** EXERCISE DESCRIPTION **
Continue the forum thread about moving to British Columbia, picking up after its last sentence.

** TEXT TO READ **
....................

Assuming WANNAMOVE already had her baby, but you don't get to have provincial health insurance until 3 months after you've landed. So for that first 3 months, you have to get travel insurance. If you're lucky, your new employer will cover this for you. I just hope you don't have your baby during that time. Not sure what this actually covers but just to be on the safe side. 

MSP isn't free unless you are under a certain income bracket. If you're employed, generally the employer pays your contribution but generally not for your family (Unless they are employed as well). Any supplemental insurance you get is also partially covered by your employer (depending on your employer of course), and again won't cover your family's contribution but at least you are subsidized by your employer on this regard.


----------



## wannamove (Oct 9, 2008)

Hi Aoife,
We have just moved to BC from Ireland and also have 2 small kids so thought you might like to know a little of our experience. We have been here 2 months and some things have been very easy - opening a bank a/c, buying a car, utilities etc. Other stuff has been a bit harder - we've had to do a lot of following up to make sure things were received - mainly with my husbands employer though. Utilities are cheaper than home, rent is expensive enough but you get a bigger/nicer house for your money, fuel is cheap, supermarkets much the same. Weather in BC is the same as home - lots of rain so far - but pretty mild. I think thats the main drawing card for BC as winters in the rest of the country are pretty cold. 
Not sure how easy it will be to get somewhere to rent in Vancouver with the winter olympics coming up.. might be an idea to check that out before you come over. 
Not sure about jobs in your industries but certainly Canada is not suffering like Ireland is. Although there is some talk of recession/hard times here it's nothing compared to home. If you get a job you can apply for a work permit which is quicker than residence. A spouse can then apply for an open work permit along side the application. Permanent residence takes about 2 years I believe but if you have the time then it is worth it for the security.

....................

** ENTRIES **
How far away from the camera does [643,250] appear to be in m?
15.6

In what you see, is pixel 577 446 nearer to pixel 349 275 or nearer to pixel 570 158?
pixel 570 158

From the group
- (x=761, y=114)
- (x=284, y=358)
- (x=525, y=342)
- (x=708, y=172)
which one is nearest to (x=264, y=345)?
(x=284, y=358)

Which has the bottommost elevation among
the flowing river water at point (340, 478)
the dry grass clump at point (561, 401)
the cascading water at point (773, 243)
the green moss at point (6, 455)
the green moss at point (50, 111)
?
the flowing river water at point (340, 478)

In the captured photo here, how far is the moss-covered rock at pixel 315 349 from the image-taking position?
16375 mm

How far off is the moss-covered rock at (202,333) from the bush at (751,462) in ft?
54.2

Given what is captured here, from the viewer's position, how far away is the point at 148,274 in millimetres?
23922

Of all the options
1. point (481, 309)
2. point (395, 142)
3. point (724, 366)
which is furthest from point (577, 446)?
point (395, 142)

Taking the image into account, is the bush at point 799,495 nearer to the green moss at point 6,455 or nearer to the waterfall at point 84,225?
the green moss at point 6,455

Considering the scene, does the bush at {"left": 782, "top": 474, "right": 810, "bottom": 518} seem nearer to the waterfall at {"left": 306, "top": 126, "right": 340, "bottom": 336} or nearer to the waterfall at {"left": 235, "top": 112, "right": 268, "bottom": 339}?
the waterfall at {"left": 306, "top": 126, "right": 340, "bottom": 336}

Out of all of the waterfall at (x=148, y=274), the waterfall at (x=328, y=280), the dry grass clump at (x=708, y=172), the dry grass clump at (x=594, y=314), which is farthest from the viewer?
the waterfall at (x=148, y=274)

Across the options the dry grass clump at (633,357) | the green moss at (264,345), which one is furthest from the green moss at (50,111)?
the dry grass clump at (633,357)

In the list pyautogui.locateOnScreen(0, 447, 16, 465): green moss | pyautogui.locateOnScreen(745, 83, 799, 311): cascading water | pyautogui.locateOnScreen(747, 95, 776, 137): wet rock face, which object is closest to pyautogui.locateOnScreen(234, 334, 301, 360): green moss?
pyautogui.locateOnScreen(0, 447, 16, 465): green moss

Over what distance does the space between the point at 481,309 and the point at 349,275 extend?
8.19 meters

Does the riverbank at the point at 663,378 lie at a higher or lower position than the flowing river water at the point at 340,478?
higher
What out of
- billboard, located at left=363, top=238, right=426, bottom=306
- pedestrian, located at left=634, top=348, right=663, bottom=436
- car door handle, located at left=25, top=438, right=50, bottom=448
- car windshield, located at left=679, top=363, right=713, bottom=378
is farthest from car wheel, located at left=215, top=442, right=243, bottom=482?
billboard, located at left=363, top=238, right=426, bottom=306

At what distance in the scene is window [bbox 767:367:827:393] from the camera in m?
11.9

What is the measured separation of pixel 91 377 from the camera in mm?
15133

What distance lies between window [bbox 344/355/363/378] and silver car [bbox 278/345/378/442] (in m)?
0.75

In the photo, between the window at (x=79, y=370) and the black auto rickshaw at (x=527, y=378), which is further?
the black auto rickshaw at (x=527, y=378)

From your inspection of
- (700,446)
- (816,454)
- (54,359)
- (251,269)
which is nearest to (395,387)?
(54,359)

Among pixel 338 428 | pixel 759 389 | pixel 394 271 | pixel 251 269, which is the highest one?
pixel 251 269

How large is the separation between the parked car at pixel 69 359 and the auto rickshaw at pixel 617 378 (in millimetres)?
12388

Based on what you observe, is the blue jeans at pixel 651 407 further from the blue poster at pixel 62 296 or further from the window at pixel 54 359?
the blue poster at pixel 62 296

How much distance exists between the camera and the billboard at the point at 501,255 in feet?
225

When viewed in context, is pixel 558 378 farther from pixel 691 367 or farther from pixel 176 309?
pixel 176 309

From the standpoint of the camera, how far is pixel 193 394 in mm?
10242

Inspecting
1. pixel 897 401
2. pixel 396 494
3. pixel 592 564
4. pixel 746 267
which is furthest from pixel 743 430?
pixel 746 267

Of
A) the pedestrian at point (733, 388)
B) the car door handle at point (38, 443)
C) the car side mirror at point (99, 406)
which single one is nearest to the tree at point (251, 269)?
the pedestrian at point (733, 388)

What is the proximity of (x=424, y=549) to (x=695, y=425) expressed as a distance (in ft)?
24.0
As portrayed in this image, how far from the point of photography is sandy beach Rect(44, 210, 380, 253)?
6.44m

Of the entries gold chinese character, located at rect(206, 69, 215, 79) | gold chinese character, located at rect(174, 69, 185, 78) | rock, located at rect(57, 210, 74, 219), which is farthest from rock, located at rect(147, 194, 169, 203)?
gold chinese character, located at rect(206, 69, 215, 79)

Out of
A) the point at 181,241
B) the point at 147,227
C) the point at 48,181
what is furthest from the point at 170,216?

....................

** OUTPUT OF THE EXERCISE **
Our kids are small and not in school yet but I have to say that the Canadian kids we have met are so polite. And you don't see them hanging around on the streets doing nothing. Apparently the primary system is pretty relaxed - kids are allowed to be kids and not loaded with homework, by secondary school the workload picks up but they have a healthy balance between academic and sport/creativity. There are loads of skate parks/playgrounds/leisure centres etc and plenty of activities - even for our toddler - I can take him to a playgym or activity everyday of the week and it doesn't cost much - $3 or so... and we aren't even in the city. The country is beautiful, people really friendly and helpful and positive about things!! Ski gear/bikes etc are at very reasonable prices. It is a little hard to meet people - we are in a smaller city and I think it is a little clicky but we've only been here 2 months so it will take time I guess. In peak season you can fly with Globespan and they fly Dub to Calgary to Vancouver - it took 12 hours and only cost us e760 for 2 adults, 1 child and 1 infant - oneway including all tax. 
Hope all this info helps. If you need any more just fire ahead. Best of luck with the move - it's tough going - esp with an 11 week old and a 2 yr old but we are hoping it will be worth it - so far so good. Cheers. Jennie




QUOTE=Aoife24;209335]Hi Sonia,

You might be just the person to ask as you have experienced life in Canada and Ireland.

We are currently in Dublin applying for a visa for Canada, we have two kids, my husband is in recruitment and I am a journalist by trade.

We are looking for all the things you have mentioned in your post, a good lifestyle and good schools for the kids,


any ideas on where would be a good starting point.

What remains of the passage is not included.